* Problem details: In the forum thread on bringing a laptop into the UAE, change "Dubai airport" to "Abu Dhabi airport" in the passage from "(PS. You'll be" up to and including "been stopped once.", and write out the revised passage.
:: Exercise text
# bringing Laptop into UAE



## thriftybrit (Aug 5, 2011)

What is the situation when bringing a laptop into the UAE.

I need my laptop for my job but I understand they may be a bit culturally sensitive. I don't have anything pornographic or excessively violent but have a good few TV programmes and some movies including Fiddler on the Roof some of which might be rated but all of them will have been o general release in the UK.

I also have some clips of TV programmes such as The Fast Show, Vicar of Dibley and assorted comedy and drama shows from youtube.

Can anyone tell me whether they will check my laptop on entry and if they do will these sorts of things cause a problem. Will any "offending" items simply be removed.

Is there a chance they will take the laptop to check and delete any items they dont like.

Clearly I can tranfer this stuff to external USB drive and if i do this will they take that instead if necesary.

Anyone else been worried about this and any advice?

Ta


----------



## Gavtek (Aug 23, 2009)

They won't check it, don't worry about anything like that. If you're really worried, a hidden folder in the System folder of your hard drive named somethng like 'temp files' is the best place to store them, but it shouldn't be necessary.


----------



## Mr Rossi (May 16, 2009)

thriftybrit said:


> Vicar of Dibley


This should be enough to refuse you entry alone!






(PS. You'll be fine)


----------



## Elphaba (Jan 24, 2008)

The chances of you being stopped and your laptop being searched are very remote. I must have travelled in and out of Dubai airport 40+ times over the past six years, always with a laptop, and I have never been stopped once.

I just get stopped at flipping Gatwick most times


----------



## thriftybrit (Aug 5, 2011)

Thanks for the replies, very helpful and I am not so concerned now.

Point taken Mr Rossi, I will encrypt the Vicar of Dibley just in case.


----------



## Belgian Brit (Apr 7, 2011)

Yep, I can echo the views/experiences of others - had no problem arriving with my laptop and went to Doha last weekend with it, and no issues on arrival again. You'll be fine.
::::
:: Data block
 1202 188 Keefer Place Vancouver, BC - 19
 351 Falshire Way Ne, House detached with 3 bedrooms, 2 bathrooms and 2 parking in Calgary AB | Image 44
::::
* Response below:
(PS. You'll be fine)


----------



## Elphaba (Jan 24, 2008)

The chances of you being stopped and your laptop being searched are very remote. I must have travelled in and out of Abu Dhabi airport 40+ times over the past six years, always with a laptop, and I have never been stopped once.